Prepare pretrained models

Before performing the following steps, please download our pretrained model first.

Model	🔗 Download Links	Support Arbitrary Resolution ?	PSNR / SSIM / VFID (DAVIS)
E²FGVI	[Google Drive] [Baidu Disk]	❌	33.01 / 0.9721 / 0.116
E²FGVI-HQ	[Google Drive] [Baidu Disk]	⭕	33.06 / 0.9722 / 0.117

Then, unzip the file and place the models to release_model directory.

The directory structure will be arranged as:

release_model
   |- E2FGVI-CVPR22.pth
   |- E2FGVI-HQ-CVPR22.pth
   |- i3d_rgb_imagenet.pt (for evaluating VFID metric)
   |- README.md

Quick test

We provide two examples in the examples directory.

Run the following command to enjoy them:

# The first example (using split video frames)
python test.py --model e2fgvi (or e2fgvi_hq) --video examples/tennis --mask examples/tennis_mask  --ckpt release_model/E2FGVI-CVPR22.pth (or release_model/E2FGVI-HQ-CVPR22.pth)
# The second example (using mp4 format video)
python test.py --model e2fgvi (or e2fgvi_hq) --video examples/schoolgirls.mp4 --mask examples/schoolgirls_mask  --ckpt release_model/E2FGVI-CVPR22.pth (or release_model/E2FGVI-HQ-CVPR22.pth)
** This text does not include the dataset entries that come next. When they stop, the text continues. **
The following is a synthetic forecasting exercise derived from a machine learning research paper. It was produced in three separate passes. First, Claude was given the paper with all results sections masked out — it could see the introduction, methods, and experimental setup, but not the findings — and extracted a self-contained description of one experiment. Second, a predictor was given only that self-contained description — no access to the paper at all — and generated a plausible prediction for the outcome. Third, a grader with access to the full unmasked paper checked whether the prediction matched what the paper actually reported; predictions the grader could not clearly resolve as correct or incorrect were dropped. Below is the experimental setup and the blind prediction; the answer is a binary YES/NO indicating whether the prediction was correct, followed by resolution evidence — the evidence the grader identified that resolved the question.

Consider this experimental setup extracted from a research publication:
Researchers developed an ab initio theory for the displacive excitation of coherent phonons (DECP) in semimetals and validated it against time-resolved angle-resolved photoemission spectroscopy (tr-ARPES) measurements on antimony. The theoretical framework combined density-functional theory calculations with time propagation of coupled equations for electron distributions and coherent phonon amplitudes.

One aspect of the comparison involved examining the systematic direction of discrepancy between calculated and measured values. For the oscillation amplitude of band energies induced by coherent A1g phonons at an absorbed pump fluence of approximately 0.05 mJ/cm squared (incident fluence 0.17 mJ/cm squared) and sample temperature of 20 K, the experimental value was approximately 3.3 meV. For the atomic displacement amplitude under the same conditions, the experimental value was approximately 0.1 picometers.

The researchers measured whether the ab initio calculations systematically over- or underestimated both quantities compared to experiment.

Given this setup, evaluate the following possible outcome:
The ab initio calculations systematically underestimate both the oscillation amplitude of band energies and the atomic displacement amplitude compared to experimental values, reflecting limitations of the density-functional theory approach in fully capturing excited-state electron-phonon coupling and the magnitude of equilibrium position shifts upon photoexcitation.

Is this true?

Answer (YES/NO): NO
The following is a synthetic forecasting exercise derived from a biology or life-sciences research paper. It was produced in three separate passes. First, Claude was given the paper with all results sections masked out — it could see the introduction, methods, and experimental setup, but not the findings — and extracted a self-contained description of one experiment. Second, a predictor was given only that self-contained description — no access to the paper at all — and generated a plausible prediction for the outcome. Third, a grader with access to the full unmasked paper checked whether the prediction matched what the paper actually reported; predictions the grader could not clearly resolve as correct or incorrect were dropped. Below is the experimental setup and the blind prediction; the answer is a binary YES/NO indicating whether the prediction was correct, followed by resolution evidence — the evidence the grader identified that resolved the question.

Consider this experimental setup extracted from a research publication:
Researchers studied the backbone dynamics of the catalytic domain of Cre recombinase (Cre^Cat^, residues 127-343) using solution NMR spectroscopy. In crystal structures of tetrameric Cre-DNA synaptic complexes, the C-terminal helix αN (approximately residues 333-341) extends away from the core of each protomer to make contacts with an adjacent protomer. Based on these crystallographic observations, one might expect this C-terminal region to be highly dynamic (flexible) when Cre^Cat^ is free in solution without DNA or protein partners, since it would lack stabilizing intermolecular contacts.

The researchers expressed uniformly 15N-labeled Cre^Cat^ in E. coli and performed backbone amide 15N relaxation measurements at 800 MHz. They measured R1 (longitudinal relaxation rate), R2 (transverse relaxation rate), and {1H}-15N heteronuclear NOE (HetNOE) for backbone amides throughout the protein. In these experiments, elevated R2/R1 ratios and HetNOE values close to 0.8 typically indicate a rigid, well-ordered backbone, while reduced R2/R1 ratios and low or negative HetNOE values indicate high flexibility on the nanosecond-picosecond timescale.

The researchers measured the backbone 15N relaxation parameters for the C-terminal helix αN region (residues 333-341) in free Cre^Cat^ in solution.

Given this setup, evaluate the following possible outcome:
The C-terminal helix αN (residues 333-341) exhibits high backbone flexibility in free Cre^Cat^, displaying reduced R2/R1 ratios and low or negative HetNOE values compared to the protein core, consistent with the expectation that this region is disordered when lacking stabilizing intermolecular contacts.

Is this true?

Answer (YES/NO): NO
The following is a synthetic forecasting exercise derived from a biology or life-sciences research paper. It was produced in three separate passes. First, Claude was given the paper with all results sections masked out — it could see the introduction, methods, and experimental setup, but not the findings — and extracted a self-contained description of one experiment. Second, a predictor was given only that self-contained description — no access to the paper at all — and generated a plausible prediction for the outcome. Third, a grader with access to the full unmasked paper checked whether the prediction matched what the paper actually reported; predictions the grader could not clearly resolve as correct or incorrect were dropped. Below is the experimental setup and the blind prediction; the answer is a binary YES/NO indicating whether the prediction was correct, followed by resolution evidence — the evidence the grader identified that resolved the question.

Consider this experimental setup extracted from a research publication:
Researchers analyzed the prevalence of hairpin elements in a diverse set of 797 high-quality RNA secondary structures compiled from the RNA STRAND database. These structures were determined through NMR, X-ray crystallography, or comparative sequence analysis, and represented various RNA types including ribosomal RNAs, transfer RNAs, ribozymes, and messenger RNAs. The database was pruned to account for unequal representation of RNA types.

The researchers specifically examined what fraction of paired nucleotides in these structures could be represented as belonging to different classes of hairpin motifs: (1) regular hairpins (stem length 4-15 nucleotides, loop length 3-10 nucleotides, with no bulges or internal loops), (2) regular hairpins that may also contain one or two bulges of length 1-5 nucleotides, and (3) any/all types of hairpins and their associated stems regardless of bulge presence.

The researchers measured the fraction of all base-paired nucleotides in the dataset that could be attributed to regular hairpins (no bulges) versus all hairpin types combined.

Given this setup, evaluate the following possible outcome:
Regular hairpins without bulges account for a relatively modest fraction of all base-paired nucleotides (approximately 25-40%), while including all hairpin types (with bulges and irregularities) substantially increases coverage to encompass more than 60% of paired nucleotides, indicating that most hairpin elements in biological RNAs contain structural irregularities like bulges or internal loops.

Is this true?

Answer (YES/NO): NO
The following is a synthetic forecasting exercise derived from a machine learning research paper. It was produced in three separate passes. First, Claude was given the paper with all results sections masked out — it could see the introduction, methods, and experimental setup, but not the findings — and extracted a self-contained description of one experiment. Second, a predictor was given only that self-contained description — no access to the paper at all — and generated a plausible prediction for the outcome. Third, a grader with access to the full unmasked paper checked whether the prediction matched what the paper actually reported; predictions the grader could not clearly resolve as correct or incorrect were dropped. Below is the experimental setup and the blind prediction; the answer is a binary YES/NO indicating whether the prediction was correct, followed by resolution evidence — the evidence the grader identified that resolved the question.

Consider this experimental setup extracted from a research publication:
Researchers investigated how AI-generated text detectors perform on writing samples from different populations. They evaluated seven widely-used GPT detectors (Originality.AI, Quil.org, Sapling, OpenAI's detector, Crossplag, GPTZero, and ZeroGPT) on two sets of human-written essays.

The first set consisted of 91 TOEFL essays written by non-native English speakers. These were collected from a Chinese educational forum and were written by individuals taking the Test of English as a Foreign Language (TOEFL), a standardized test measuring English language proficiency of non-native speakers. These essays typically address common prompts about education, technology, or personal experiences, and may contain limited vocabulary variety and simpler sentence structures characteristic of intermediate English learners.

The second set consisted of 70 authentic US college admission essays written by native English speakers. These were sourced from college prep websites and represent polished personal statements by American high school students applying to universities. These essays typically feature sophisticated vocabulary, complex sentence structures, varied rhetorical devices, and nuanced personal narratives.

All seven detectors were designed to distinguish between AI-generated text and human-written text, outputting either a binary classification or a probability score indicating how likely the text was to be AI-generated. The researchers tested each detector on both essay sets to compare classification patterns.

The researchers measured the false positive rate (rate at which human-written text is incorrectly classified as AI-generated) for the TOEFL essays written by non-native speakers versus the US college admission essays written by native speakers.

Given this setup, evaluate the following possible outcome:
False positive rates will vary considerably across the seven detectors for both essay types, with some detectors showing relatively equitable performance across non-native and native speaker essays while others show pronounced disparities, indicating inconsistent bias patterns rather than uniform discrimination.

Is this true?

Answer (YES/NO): NO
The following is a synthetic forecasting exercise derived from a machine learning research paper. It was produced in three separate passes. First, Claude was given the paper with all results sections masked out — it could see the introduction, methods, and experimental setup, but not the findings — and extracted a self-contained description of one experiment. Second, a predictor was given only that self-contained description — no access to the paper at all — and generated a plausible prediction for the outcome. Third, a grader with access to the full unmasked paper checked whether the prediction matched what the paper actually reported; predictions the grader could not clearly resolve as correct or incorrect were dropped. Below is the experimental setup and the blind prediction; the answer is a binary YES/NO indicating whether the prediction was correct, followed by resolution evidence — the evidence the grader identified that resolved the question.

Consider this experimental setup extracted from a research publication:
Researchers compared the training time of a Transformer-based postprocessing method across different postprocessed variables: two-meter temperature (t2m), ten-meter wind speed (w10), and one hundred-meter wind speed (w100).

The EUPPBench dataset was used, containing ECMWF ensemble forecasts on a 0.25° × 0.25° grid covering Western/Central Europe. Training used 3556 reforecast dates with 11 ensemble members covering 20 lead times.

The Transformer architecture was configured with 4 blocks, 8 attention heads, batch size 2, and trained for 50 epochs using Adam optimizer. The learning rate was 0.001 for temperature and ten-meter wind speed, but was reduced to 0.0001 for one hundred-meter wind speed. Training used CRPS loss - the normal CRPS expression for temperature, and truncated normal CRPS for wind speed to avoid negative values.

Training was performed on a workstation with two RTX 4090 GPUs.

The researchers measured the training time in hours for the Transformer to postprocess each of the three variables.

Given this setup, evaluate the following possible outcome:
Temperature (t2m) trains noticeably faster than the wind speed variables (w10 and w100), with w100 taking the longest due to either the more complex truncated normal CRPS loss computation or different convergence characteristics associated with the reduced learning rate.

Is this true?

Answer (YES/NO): NO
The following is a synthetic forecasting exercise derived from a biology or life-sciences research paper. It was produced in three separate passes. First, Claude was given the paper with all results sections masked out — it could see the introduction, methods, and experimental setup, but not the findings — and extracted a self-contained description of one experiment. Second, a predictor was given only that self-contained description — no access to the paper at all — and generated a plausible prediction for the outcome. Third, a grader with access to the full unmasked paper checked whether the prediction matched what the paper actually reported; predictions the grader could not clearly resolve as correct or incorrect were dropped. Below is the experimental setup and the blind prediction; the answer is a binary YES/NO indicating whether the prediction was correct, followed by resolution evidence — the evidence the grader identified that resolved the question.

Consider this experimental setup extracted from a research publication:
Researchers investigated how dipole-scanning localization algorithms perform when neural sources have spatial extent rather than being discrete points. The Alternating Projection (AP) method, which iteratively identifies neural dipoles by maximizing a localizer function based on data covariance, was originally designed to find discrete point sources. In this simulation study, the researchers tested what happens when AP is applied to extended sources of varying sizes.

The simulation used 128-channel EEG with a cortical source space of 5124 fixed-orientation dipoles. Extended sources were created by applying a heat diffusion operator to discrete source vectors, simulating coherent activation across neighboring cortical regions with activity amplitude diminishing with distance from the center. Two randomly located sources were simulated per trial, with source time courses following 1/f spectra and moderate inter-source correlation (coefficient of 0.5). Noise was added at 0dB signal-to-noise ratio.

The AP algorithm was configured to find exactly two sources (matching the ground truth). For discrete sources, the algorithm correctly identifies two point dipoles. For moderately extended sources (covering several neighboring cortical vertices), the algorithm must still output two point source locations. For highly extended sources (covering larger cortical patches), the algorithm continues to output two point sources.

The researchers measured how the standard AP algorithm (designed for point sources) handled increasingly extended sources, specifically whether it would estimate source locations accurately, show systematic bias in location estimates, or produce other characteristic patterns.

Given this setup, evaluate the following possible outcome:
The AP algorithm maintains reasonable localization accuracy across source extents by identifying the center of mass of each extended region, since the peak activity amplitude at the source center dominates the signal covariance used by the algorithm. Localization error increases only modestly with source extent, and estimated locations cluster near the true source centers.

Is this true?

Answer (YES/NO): NO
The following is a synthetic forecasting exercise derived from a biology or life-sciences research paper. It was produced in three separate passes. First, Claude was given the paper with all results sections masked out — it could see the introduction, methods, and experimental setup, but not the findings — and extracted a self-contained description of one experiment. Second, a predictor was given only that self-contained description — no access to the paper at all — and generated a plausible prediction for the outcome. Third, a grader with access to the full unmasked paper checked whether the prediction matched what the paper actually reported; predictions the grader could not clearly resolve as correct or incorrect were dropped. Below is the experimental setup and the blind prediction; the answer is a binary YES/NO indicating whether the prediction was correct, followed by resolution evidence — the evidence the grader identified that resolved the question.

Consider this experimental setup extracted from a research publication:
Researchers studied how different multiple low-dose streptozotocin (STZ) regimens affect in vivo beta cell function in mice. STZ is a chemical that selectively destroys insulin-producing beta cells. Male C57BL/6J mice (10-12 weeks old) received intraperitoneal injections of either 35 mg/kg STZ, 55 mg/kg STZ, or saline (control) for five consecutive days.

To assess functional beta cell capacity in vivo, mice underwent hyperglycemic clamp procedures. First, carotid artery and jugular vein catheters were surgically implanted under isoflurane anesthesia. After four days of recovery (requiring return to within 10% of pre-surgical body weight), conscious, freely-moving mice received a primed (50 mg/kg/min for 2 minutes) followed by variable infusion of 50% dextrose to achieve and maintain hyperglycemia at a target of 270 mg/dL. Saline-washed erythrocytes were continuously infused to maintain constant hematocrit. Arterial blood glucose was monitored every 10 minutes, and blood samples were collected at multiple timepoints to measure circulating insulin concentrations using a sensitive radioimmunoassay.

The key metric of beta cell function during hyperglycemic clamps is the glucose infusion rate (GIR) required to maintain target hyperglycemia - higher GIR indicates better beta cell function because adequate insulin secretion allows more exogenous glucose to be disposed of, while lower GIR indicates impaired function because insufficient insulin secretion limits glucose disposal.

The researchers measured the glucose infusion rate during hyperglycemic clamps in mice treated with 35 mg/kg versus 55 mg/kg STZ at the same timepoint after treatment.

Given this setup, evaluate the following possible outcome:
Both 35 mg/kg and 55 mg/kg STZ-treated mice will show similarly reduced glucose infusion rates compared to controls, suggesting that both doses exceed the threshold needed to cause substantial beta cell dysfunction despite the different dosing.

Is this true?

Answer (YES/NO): NO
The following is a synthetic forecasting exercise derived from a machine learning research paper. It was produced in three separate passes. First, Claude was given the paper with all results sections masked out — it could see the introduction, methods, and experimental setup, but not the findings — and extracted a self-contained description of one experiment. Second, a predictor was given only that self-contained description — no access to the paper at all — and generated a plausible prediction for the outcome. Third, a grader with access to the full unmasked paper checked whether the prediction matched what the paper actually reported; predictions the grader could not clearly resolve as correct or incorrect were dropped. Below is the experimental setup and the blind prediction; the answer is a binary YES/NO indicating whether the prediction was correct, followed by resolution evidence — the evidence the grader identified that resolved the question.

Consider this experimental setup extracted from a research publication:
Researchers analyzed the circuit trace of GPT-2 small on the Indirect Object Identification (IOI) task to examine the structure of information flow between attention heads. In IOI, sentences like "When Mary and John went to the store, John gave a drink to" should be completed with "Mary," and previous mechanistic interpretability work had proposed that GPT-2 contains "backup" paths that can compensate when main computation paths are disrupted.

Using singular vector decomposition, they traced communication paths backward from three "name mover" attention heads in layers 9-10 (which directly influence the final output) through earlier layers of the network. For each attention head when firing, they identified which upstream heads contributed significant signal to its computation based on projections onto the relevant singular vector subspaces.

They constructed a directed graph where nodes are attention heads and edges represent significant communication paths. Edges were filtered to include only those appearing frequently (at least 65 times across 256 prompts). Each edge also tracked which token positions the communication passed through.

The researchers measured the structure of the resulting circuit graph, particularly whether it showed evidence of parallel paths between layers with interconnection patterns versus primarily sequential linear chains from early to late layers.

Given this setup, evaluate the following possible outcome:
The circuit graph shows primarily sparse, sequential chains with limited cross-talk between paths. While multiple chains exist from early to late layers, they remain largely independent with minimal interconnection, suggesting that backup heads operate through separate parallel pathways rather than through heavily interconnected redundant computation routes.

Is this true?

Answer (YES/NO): NO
The inpainting video will be saved in the results directory. Please prepare your own mp4 video (or split frames) and frame-wise masks if you want to test more cases.

Note: E²FGVI always rescales the input video to a fixed resolution (432x240), while E²FGVI-HQ does not change the resolution of the input video. If you want to custom the output resolution, please use the --set_size flag and set the values of --width and --height.

Example:

# Using this command to output a 720p video
python test.py --model e2fgvi_hq --video <video_path> --mask <mask_path>  --ckpt release_model/E2FGVI-HQ-CVPR22.pth --set_size --width 1280 --height 720

Prepare dataset for training and evaluation

Dataset	YouTube-VOS	DAVIS
Details	For training (3,471) and evaluation (508)	For evaluation (50 in 90)
Images	[Official Link] (Download train and test all frames)	[Official Link] (2017, 480p, TrainVal)
Masks	[Google Drive] [Baidu Disk] (For reproducing paper results)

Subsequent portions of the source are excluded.